== EXERCISE GOAL ==
Exact transcription with no images: write out all of the entries below.

--- GIVEN ENTRIES Enclosed Below ---

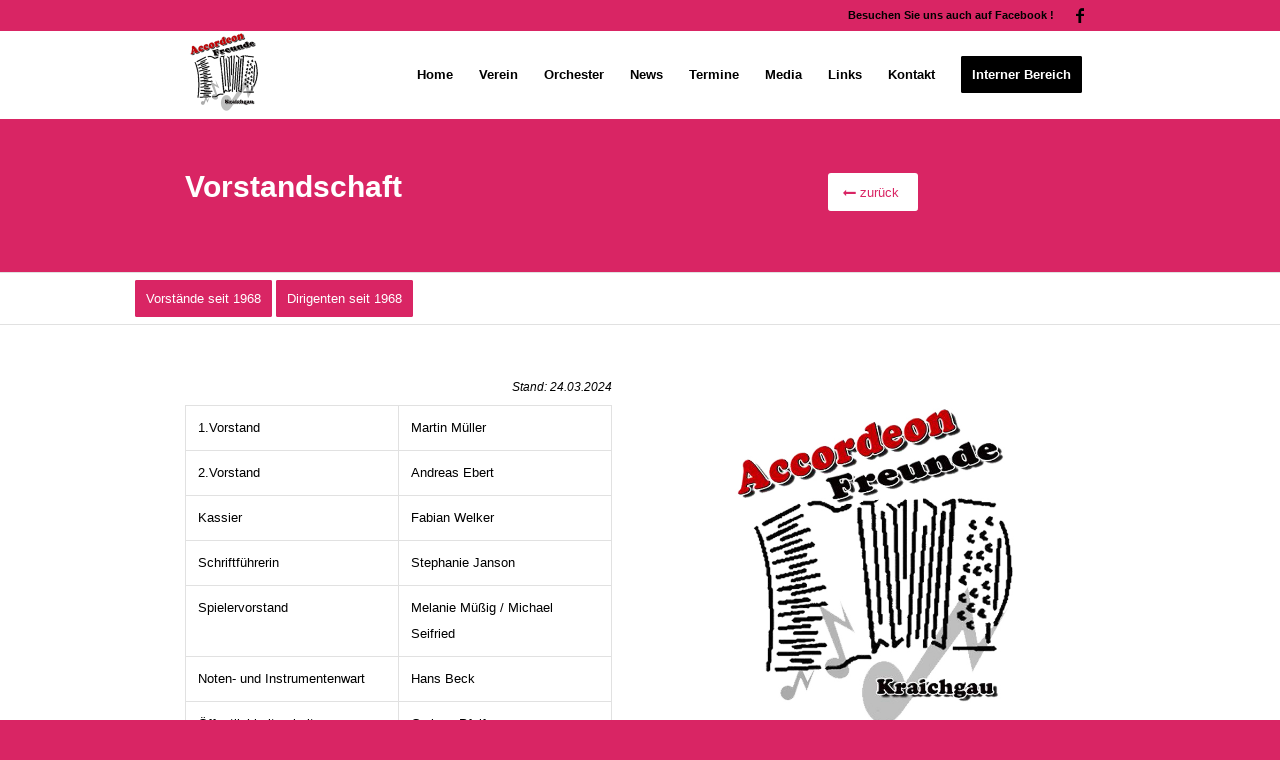

--- FILE ---
content_type: text/css
request_url: https://accordeonfreunde-kraichgau.de/wp-content/uploads/dynamic_avia/avia_posts_css/post-11.css?ver=ver-1768342000
body_size: 750
content:
.avia-section.av-pb1oz-1291d7e11f84bf15119d279e028d6edc{
background-color:#d92564;
background-image:unset;
}

.flex_column.av-5qpz-e072df42d0e859897ac88ccaa99848a4{
border-radius:0px 0px 0px 0px;
padding:0px 0px 0px 0px;
}

#top .av-special-heading.av-jskbaxds-4995894d52260b6678b409c9c234d6be{
padding-bottom:10px;
color:#ffffff;
font-size:30px;
}
body .av-special-heading.av-jskbaxds-4995894d52260b6678b409c9c234d6be .av-special-heading-tag .heading-char{
font-size:25px;
}
#top #wrap_all .av-special-heading.av-jskbaxds-4995894d52260b6678b409c9c234d6be .av-special-heading-tag{
font-size:30px;
}
.av-special-heading.av-jskbaxds-4995894d52260b6678b409c9c234d6be .special-heading-inner-border{
border-color:#ffffff;
}
.av-special-heading.av-jskbaxds-4995894d52260b6678b409c9c234d6be .av-subheading{
font-size:15px;
}

.flex_column.av-qyzv-162693f995bfbe934efcc1b136c7d18d{
border-radius:0px 0px 0px 0px;
padding:0px 0px 0px 0px;
}

#top #wrap_all .avia-button.av-kv10o1vp-57cdaa1e4f3f09b088bc35bd3225a4e6{
background-color:#ffffff;
border-color:#ffffff;
color:#d92564;
transition:all 0.4s ease-in-out;
}
#top #wrap_all .avia-button.av-kv10o1vp-57cdaa1e4f3f09b088bc35bd3225a4e6 .avia-svg-icon svg:first-child{
fill:#d92564;
stroke:#d92564;
}

.flex_column.av-oduxv-270a9e73e6c1770fe7e6d85dff05c04a{
border-radius:0px 0px 0px 0px;
padding:0px 0px 0px 0px;
}

.flex_column.av-oduxv-39-d822e4888c88d746686a723d7f98f2a4{
border-radius:0px 0px 0px 0px;
padding:0px 0px 0px 0px;
}

#top .hr.hr-invisible.av-jnsvpqj0-91698d77d4632284ca5fa3a788c23071{
height:30px;
}

.avia-image-container.av-k9r7k5g4-9967e185fa0d729940010c82e12462a4 img.avia_image{
box-shadow:none;
}
.avia-image-container.av-k9r7k5g4-9967e185fa0d729940010c82e12462a4 .av-image-caption-overlay-center{
color:#ffffff;
}

.flex_column.av-1o67n-a7217fe62b1720312a3fc897d4a63b06{
border-radius:0px 0px 0px 0px;
padding:0px 0px 0px 0px;
}

#top .av-special-heading.av-muq53-14daf20528dc730d88e0eab8721ea05a{
padding-bottom:10px;
}
body .av-special-heading.av-muq53-14daf20528dc730d88e0eab8721ea05a .av-special-heading-tag .heading-char{
font-size:25px;
}
.av-special-heading.av-muq53-14daf20528dc730d88e0eab8721ea05a .av-subheading{
font-size:15px;
}

#top .av-special-heading.av-807pb-6fe0f0452baf1334a624b2da10454140{
padding-bottom:10px;
}
body .av-special-heading.av-807pb-6fe0f0452baf1334a624b2da10454140 .av-special-heading-tag .heading-char{
font-size:25px;
}
.av-special-heading.av-807pb-6fe0f0452baf1334a624b2da10454140 .av-subheading{
font-size:15px;
}


@media only screen and (min-width: 480px) and (max-width: 767px){ 
#top #wrap_all .av-special-heading.av-jskbaxds-4995894d52260b6678b409c9c234d6be .av-special-heading-tag{
font-size:0.8em;
}
}

@media only screen and (max-width: 479px){ 
#top #wrap_all .av-special-heading.av-jskbaxds-4995894d52260b6678b409c9c234d6be .av-special-heading-tag{
font-size:0.8em;
}
}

--- End of Enclosed GIVEN ENTRIES ---

== RESPONSE BELOW ==
--- FILE ---
content_type: text/css
request_url: https://accordeonfreunde-kraichgau.de/wp-content/uploads/dynamic_avia/avia_posts_css/post-11.css?ver=ver-1768342000
body_size: 750
content:
.avia-section.av-pb1oz-1291d7e11f84bf15119d279e028d6edc{
background-color:#d92564;
background-image:unset;
}

.flex_column.av-5qpz-e072df42d0e859897ac88ccaa99848a4{
border-radius:0px 0px 0px 0px;
padding:0px 0px 0px 0px;
}

#top .av-special-heading.av-jskbaxds-4995894d52260b6678b409c9c234d6be{
padding-bottom:10px;
color:#ffffff;
font-size:30px;
}
body .av-special-heading.av-jskbaxds-4995894d52260b6678b409c9c234d6be .av-special-heading-tag .heading-char{
font-size:25px;
}
#top #wrap_all .av-special-heading.av-jskbaxds-4995894d52260b6678b409c9c234d6be .av-special-heading-tag{
font-size:30px;
}
.av-special-heading.av-jskbaxds-4995894d52260b6678b409c9c234d6be .special-heading-inner-border{
border-color:#ffffff;
}
.av-special-heading.av-jskbaxds-4995894d52260b6678b409c9c234d6be .av-subheading{
font-size:15px;
}

.flex_column.av-qyzv-162693f995bfbe934efcc1b136c7d18d{
border-radius:0px 0px 0px 0px;
padding:0px 0px 0px 0px;
}

#top #wrap_all .avia-button.av-kv10o1vp-57cdaa1e4f3f09b088bc35bd3225a4e6{
background-color:#ffffff;
border-color:#ffffff;
color:#d92564;
transition:all 0.4s ease-in-out;
}
#top #wrap_all .avia-button.av-kv10o1vp-57cdaa1e4f3f09b088bc35bd3225a4e6 .avia-svg-icon svg:first-child{
fill:#d92564;
stroke:#d92564;
}

.flex_column.av-oduxv-270a9e73e6c1770fe7e6d85dff05c04a{
border-radius:0px 0px 0px 0px;
padding:0px 0px 0px 0px;
}

.flex_column.av-oduxv-39-d822e4888c88d746686a723d7f98f2a4{
border-radius:0px 0px 0px 0px;
padding:0px 0px 0px 0px;
}

#top .hr.hr-invisible.av-jnsvpqj0-91698d77d4632284ca5fa3a788c23071{
height:30px;
}

.avia-image-container.av-k9r7k5g4-9967e185fa0d729940010c82e12462a4 img.avia_image{
box-shadow:none;
}
.avia-image-container.av-k9r7k5g4-9967e185fa0d729940010c82e12462a4 .av-image-caption-overlay-center{
color:#ffffff;
}

.flex_column.av-1o67n-a7217fe62b1720312a3fc897d4a63b06{
border-radius:0px 0px 0px 0px;
padding:0px 0px 0px 0px;
}

#top .av-special-heading.av-muq53-14daf20528dc730d88e0eab8721ea05a{
padding-bottom:10px;
}
body .av-special-heading.av-muq53-14daf20528dc730d88e0eab8721ea05a .av-special-heading-tag .heading-char{
font-size:25px;
}
.av-special-heading.av-muq53-14daf20528dc730d88e0eab8721ea05a .av-subheading{
font-size:15px;
}

#top .av-special-heading.av-807pb-6fe0f0452baf1334a624b2da10454140{
padding-bottom:10px;
}
body .av-special-heading.av-807pb-6fe0f0452baf1334a624b2da10454140 .av-special-heading-tag .heading-char{
font-size:25px;
}
.av-special-heading.av-807pb-6fe0f0452baf1334a624b2da10454140 .av-subheading{
font-size:15px;
}


@media only screen and (min-width: 480px) and (max-width: 767px){ 
#top #wrap_all .av-special-heading.av-jskbaxds-4995894d52260b6678b409c9c234d6be .av-special-heading-tag{
font-size:0.8em;
}
}

@media only screen and (max-width: 479px){ 
#top #wrap_all .av-special-heading.av-jskbaxds-4995894d52260b6678b409c9c234d6be .av-special-heading-tag{
font-size:0.8em;
}
}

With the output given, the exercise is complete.